All these moves are breathing life back into Lewis. But the big, nearby French energy firm, EDF, is leading a plan to build a far bigger wind farm, which has been criticised as a land-and-power-grab as most of the energy and profits are expected to go offshore, benefitting those far beyond Lewis and its locals.
If we look at Scotland as a case study, it offers other lessons to the world, too. For instance, it has banned fracking and set admirable climate targets compared to many other nations. But even Scotland needs to go further. For instance, its government voted down calling the escalating climate crisis what it is. Its economy relies on oil.
But like the Danes, it is again municipalism in Scotland that is blazing the brightest trails.
Ten miles to the North of Scotland's mainland, the Orkney island chain now generates 120 percent of its people's energy needs through community-owned renewables. It almost does not know what to do with all the energy, and the island is currently leading research into how to create carbon neutral fuel by splitting water into hydrogen, using a electrolyser based on Orkney's Eday. The plan is to drive the Orkney ferry with the fuel – with the first ferry set to sail carbon-free in 2021.

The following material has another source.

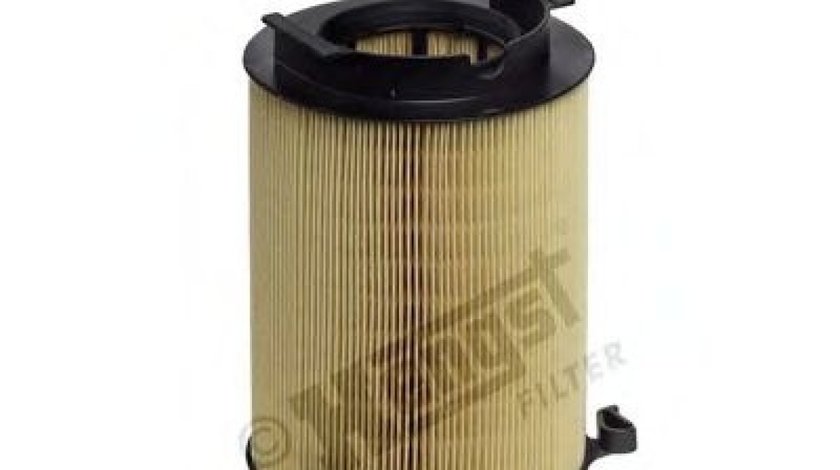 Filtru aer SKODA OCTAVIA II Combi (1Z5) (2004 - 2013) HENGST FILTER E482L piesa NOUA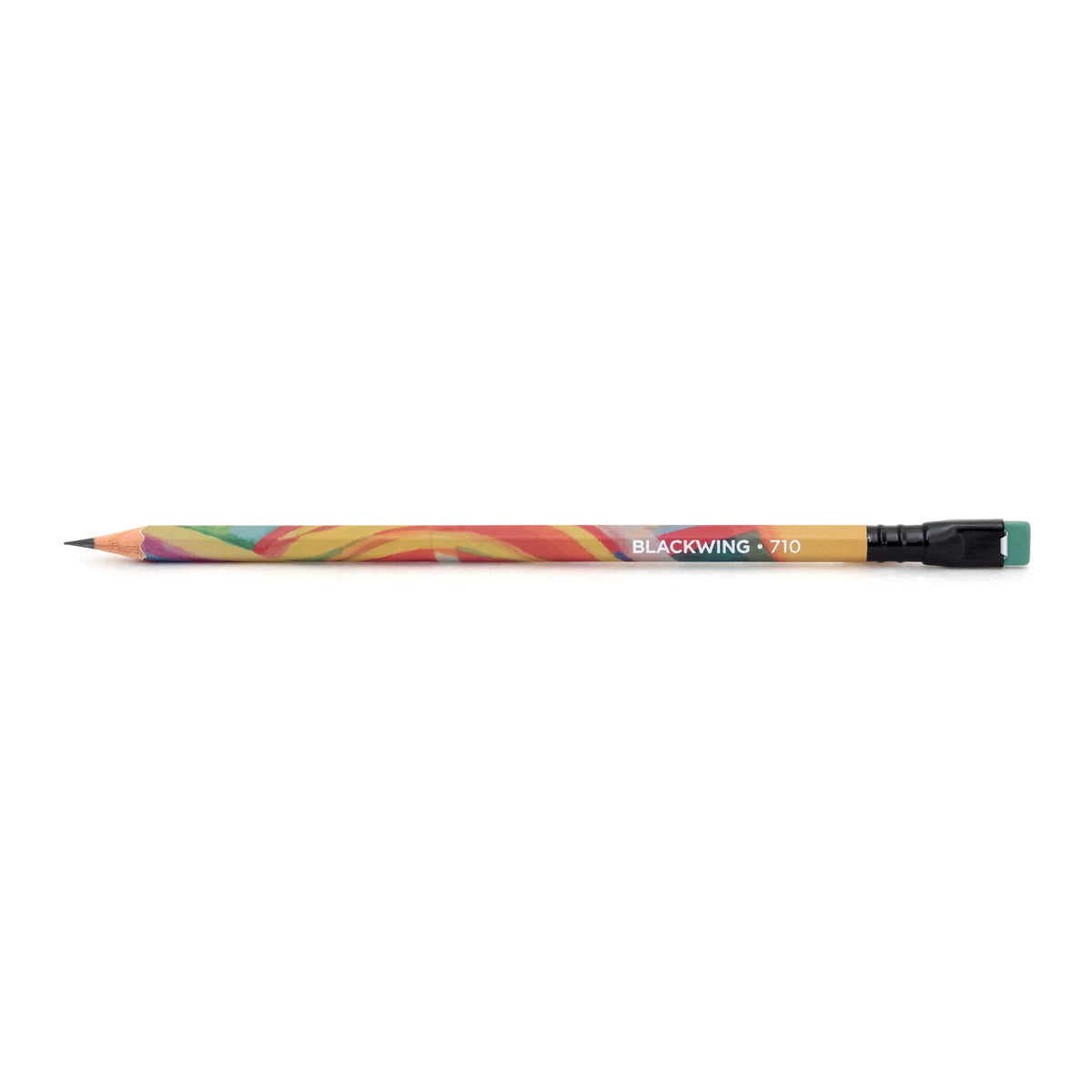 Blackwing Volume 710 Pencil Set (Jerry Garcia) - 12 Pack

Communities co-creating their energy needs – and even co-owning the land – then managing them through participative democracy is inherently municipalist: green municipalist. It is common sense. Green municipalism does not only need to be restricted to the wind-battered Nordic coastal fringes.
Communities can generate their own energy from remote independent island grids to urban solar cooperatives, using municipal buildings to co-harness renewable energy. Working examples flourish, from London's Brixton Energy solar cooperative to Toronto's Wind Share across the ocean, Canada's first wind power cooperative; and from Indian farmers getting their water pumped by a solar powered water cooperative in Gujarat, to Argentina where 16 percent of its electrical energy is created by energy cooperatives.
The future is bright for wind and renewables just about everywhere. Now it's a matter of people, and communities, recognizing and acting on that potential.